STULayer

class rectools.models.nn.transformers.hstu.STULayer(n_factors: int, n_heads: int, linear_hidden_dim: int, attention_dim: int, session_max_len: int, relative_time_attention: bool, relative_pos_attention: bool, attn_dropout_rate: float, dropout_rate: float, epsilon: float)[source]

Bases: Module

HSTU author’s encoder block architecture rewritten from jagged tensor to dense.

Parameters
  • n_factors (int) – Latent embeddings size.

  • n_heads (int) – Number of attention heads.

  • linear_hidden_dim (int) – U, V size.

  • attention_dim (int) – Q, K size.

  • session_max_len (int) – Maximum length of user sequence padded or truncated to.

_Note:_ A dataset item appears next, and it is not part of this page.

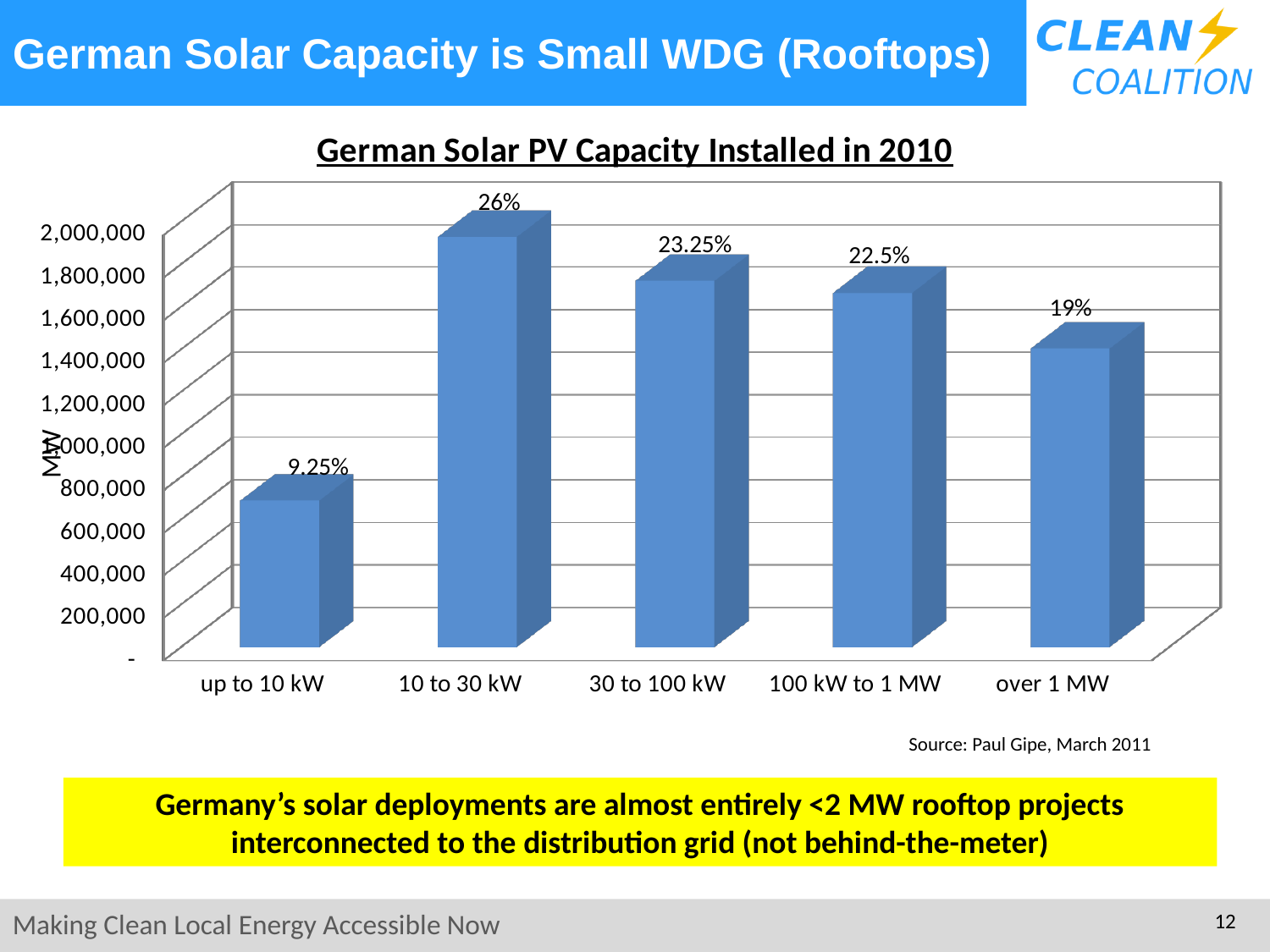
What percentage label is shown on the bar for 'up to 10 kW'? 9.25% What percentage label is shown on the bar for '10 to 30 kW'? 26% What is the title of the chart? German Solar PV Capacity Installed in 2010 How many categories are shown on the x axis of the chart? 5 Which category has the lowest installed capacity? up to 10 kW What percentage label is shown on the bar for 'over 1 MW'? 19% Which has the larger installed capacity, '30 to 100 kW' or 'over 1 MW'? 30 to 100 kW Which category has the highest installed capacity? 10 to 30 kW Is the value for 'up to 10 kW' greater or less than 800,000? less What percentage label is shown on the bar for '100 kW to 1 MW'? 22.5% What is the difference in percentage points between the labels for '10 to 30 kW' (26%) and 'up to 10 kW' (9.25%)? 16.75 percentage points What kind of chart is shown on the slide? bar chart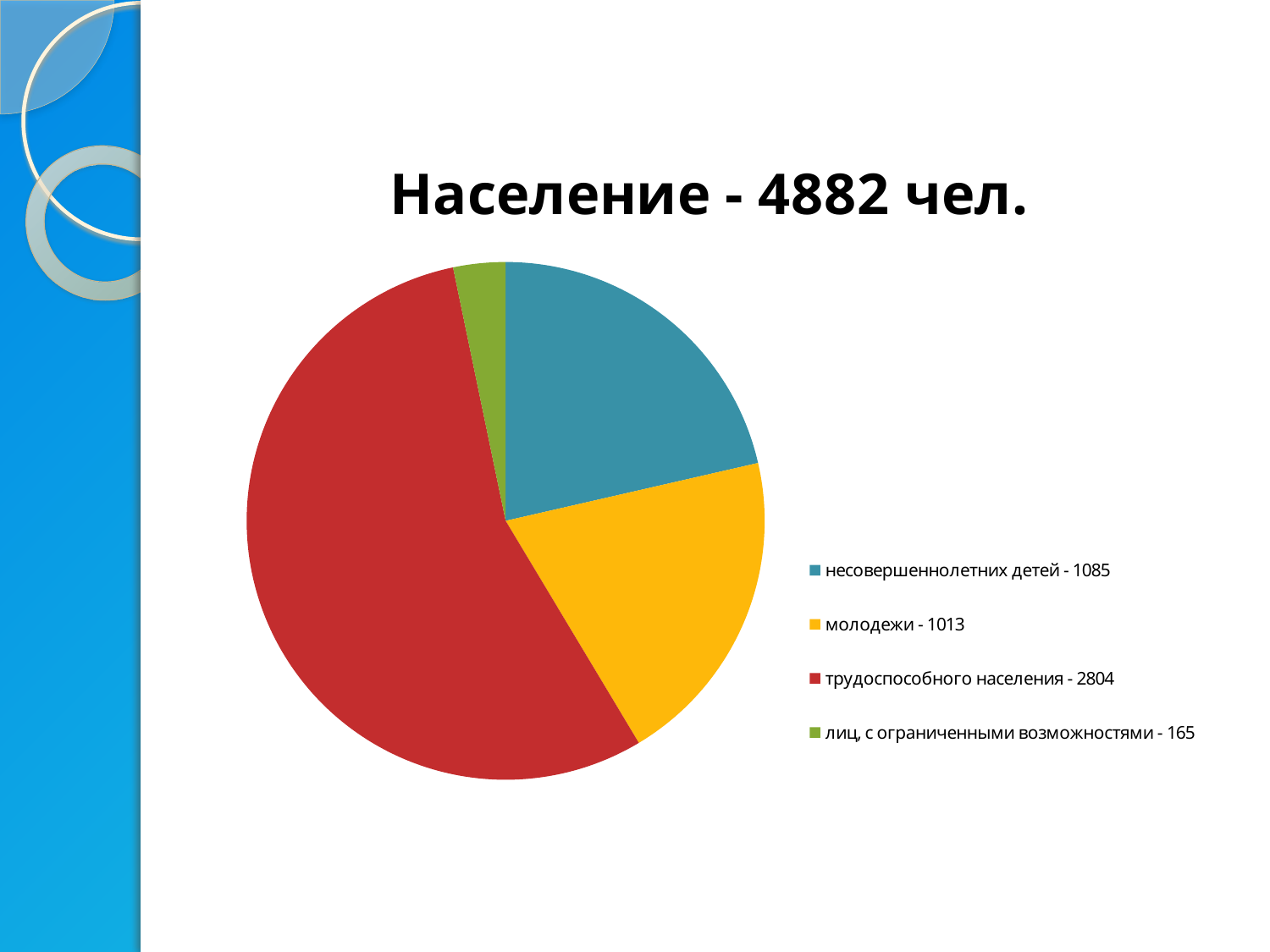
How many entries does the legend list? 4 Which category has the largest slice of the pie? трудоспособного населения What is the value for несовершеннолетних детей? 1085 What is the value for трудоспособного населения? 2804 What is the value for лиц, с ограниченными возможностями? 165 What type of chart is shown on the slide? pie chart What is the difference between the values for трудоспособного населения and несовершеннолетних детей? 1719 How many slices does the pie chart have? 4 What is the title of the chart? Население - 4882 чел. Which category has the smallest slice of the pie? лиц, с ограниченными возможностями Which colour represents молодежи in the pie chart? yellow What is the value for молодежи? 1013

  • relative_time_attention (bool) – Whether to use relative time attention.

  • relative_pos_attention (bool) – Whether to use relative positional attention

  • attn_dropout_rate (float) – Probability of an attention unit to be zeroed.

  • dropout_rate (float) – Probability of a hidden unit to be zeroed.

  • epsilon (float) – A value passed to LayerNorm for numerical stability.

Methods

forward(seqs, batch, attn_mask, ...)

Forward pass through STU.

Attributes

forward(seqs: Tensor, batch: Dict[str, Tensor], attn_mask: Tensor, timeline_mask: Tensor, key_padding_mask: Optional[Tensor]) Tensor[source]

Forward pass through STU.

Parameters
  • seqs (torch.Tensor) – User sequences of item embeddings.

  • batch (torch.Tensor) – Could contain payload information, in particular sequence timestamps.

  • attn_mask (torch.Tensor) – Mask to use in forward pass of multi-head attention as attn_mask.

  • timeline_mask (torch.Tensor) – Mask marked padding items.

  • key_padding_mask (torch.Tensor, optional) – Optional mask to use in forward pass of multi-head attention as key_padding_mask.

Returns

User sequences passed through transformer layers.

Return type

torch.Tensor